Are function calls supported within the rseq c.s. ?
> + /*
> + * The ABI is relatively compact, with some differences for 32
> + * and 64-bit threads.
> + *
> + * Progress is ordered as follows:
> + * *0. USerspace stores current event+cpu counter values
USerspace -> Userspace
> + * 1. Userspace loads the rip to move to at failure into cx
> + * 2. Userspace loads the rip of the instruction following
> + * the critical section into a registered TLS address.

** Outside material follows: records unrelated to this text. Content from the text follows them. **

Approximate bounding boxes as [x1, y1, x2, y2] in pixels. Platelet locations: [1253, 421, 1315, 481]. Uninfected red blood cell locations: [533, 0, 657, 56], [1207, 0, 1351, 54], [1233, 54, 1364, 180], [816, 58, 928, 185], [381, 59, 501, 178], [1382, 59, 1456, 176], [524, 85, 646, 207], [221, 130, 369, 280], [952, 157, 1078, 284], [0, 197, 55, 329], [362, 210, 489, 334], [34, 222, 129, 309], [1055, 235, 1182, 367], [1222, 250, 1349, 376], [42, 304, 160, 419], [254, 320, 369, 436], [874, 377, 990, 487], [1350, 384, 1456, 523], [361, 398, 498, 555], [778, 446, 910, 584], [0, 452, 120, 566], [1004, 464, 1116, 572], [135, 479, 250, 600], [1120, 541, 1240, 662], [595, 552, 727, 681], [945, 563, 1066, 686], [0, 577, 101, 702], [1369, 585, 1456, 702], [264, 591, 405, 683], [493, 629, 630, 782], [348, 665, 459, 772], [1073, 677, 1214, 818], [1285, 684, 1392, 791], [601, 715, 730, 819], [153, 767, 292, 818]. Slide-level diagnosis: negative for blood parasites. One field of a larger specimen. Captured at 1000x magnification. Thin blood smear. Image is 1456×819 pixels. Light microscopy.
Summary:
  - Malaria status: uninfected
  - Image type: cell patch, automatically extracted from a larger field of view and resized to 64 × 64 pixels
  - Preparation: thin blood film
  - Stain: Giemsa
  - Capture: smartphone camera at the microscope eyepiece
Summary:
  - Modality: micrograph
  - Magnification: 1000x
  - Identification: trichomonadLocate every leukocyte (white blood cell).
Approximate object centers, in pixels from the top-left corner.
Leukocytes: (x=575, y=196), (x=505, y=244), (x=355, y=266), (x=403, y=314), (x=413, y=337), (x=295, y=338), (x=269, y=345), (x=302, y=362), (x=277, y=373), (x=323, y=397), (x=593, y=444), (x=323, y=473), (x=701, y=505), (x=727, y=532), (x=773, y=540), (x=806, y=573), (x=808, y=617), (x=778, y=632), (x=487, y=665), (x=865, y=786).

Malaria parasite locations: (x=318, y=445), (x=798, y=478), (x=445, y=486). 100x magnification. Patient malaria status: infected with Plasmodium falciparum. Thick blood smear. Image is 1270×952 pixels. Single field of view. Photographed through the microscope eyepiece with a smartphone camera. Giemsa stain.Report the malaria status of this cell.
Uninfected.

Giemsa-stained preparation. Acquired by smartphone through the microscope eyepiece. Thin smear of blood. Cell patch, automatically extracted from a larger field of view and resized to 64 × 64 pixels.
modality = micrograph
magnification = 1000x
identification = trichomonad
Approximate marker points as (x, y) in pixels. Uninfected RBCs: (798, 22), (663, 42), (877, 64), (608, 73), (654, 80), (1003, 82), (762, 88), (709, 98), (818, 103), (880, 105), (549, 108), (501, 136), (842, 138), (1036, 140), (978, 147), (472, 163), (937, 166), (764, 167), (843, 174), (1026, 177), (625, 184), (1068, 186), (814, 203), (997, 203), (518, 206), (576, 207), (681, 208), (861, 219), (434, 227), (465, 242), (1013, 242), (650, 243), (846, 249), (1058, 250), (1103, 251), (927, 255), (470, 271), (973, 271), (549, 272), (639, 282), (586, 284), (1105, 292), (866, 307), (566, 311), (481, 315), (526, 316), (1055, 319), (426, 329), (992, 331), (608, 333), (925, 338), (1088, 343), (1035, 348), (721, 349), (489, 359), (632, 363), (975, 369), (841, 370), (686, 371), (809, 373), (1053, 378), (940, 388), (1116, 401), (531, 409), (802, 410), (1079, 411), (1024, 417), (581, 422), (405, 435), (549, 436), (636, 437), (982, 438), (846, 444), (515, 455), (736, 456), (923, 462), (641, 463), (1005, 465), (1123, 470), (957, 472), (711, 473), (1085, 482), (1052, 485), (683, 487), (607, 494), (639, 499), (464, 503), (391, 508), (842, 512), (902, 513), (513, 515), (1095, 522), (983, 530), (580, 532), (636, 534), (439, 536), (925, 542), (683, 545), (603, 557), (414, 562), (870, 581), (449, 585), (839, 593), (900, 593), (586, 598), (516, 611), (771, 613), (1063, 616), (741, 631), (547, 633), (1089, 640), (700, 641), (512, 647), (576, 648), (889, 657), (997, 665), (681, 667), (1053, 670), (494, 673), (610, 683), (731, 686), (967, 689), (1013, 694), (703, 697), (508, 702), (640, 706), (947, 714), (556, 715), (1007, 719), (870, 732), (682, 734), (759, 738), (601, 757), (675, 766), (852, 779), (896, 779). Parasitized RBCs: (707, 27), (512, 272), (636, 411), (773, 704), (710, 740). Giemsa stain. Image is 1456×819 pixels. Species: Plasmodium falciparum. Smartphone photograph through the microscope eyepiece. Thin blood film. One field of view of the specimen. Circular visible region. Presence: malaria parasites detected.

> + * 3. Userspace loads the values read at [0] into a known
> + * location.
> + * 4. Userspace tests to see whether the current event and
> + * cpu counter values match those stored at 0. Manually
> + * jumping to the address from [1] in the case of a
> + * mismatch.
> + *
> + * Note that if we are preempted or otherwise interrupted
> + * then the kernel can also now perform this comparison
> + * and conditionally jump us to [1].
> + * 4. Our final instruction bfeore [2] is then our commit.
bfeore -> before
> + * The critical section is self-terminating. [2] must
> + * also be cleared at this point.
> + *
> + * For x86_64:
> + * [3] uses rdx to represent cpu and event counter as a
> + * single 64-bit value.
> + *
> + * For i386:
> + * [3] uses ax for cpu and dx for the event_counter.
> + *
> + * Both:
> + * Instruction after commit: rseq_state->post_commit_instr
> + * Current event and cpu state: rseq_state->event_and_cpu
^ see comments on patch 0/3 changelog.
> + *
Empty line to remove.
Thanks,
Mathieu
> + */
> + if (rseq_regs_cpu(regs, is_i386) != cpu ||
> + rseq_regs_event_count(regs, is_i386) !=
> + rseq_state->event_counter) {
> + if (clear_user(rseq_state->post_commit_instr_addr,
> + addr_size))
> + goto fail;
> +
> + /*
> + * We set this after potentially failing in clear_user
> + * so that the signal arrives at the faulting rip.
> + */
> + regs->ip = regs->cx;
> + }
> + }
> +
> + /* Update state. Compute the next expected state value. */
> + state_value = rseq_encode_cpu_and_event_count(cpu,
> + ++rseq_state->event_counter);
> +
> + if (put_user(state_value, rseq_state->event_and_cpu))
> + goto fail;
> +
> + return;
> +fail:
> + /*
> + * User space has made some (invalid) protection change that does not
> + * allow us to safely continue execution. SEGV is the result.
> + */
> + force_sig(SIGSEGV, current);
> +}
> diff --git a/arch/x86/kernel/signal.c b/arch/x86/kernel/signal.c
> index b7ffb7c..58f8813 100644
> --- a/arch/x86/kernel/signal.c
> +++ b/arch/x86/kernel/signal.c
> @@ -30,6 +30,7 @@
> #include <asm/fpu/signal.h>
> #include <asm/vdso.h>
> #include <asm/mce.h>
> +#include <asm/restartable_sequences.h>
> #include <asm/sighandling.h>
> #include <asm/vm86.h>
>
> @@ -615,6 +616,12 @@ setup_rt_frame(struct ksignal *ksig, struct pt_regs
> *regs)
> sigset_t *set = sigmask_to_save();
> compat_sigset_t *cset = (compat_sigset_t *) set;
>
> +#ifdef CONFIG_RESTARTABLE_SEQUENCES
> + /* Increment the event counter for the, present, pre-signal frame. */
There appears to be a lot of, commas, here. ;-)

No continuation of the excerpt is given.